***** Given records
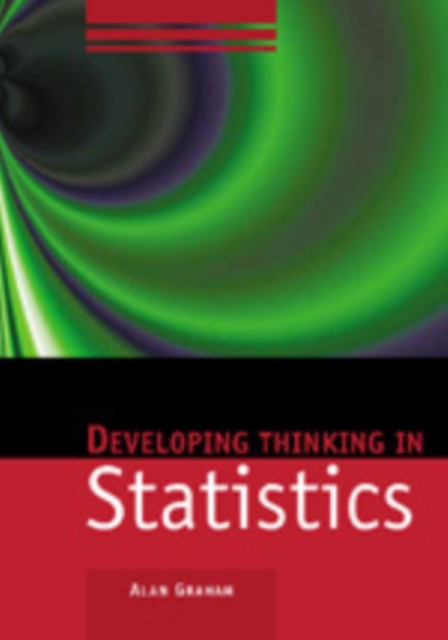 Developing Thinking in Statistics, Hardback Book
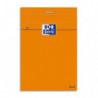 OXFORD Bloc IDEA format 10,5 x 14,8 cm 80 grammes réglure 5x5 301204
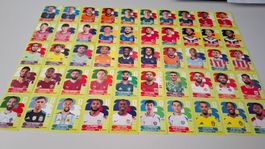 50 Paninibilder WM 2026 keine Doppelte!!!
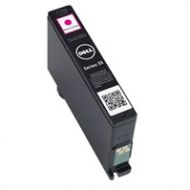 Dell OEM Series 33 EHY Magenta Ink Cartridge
**********
***** Given records
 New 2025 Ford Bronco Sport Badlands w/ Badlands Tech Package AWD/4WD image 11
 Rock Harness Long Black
**********
# [Work request]
Your answer should be the lines above from the one containing "New 2025 Ford" through the one containing "Rock Harness Long Black", copied exactly and with both ends kept.

# [Output for this exercise]
 New 2025 Ford Bronco Sport Badlands w/ Badlands Tech Package AWD/4WD image 11
 Rock Harness Long Black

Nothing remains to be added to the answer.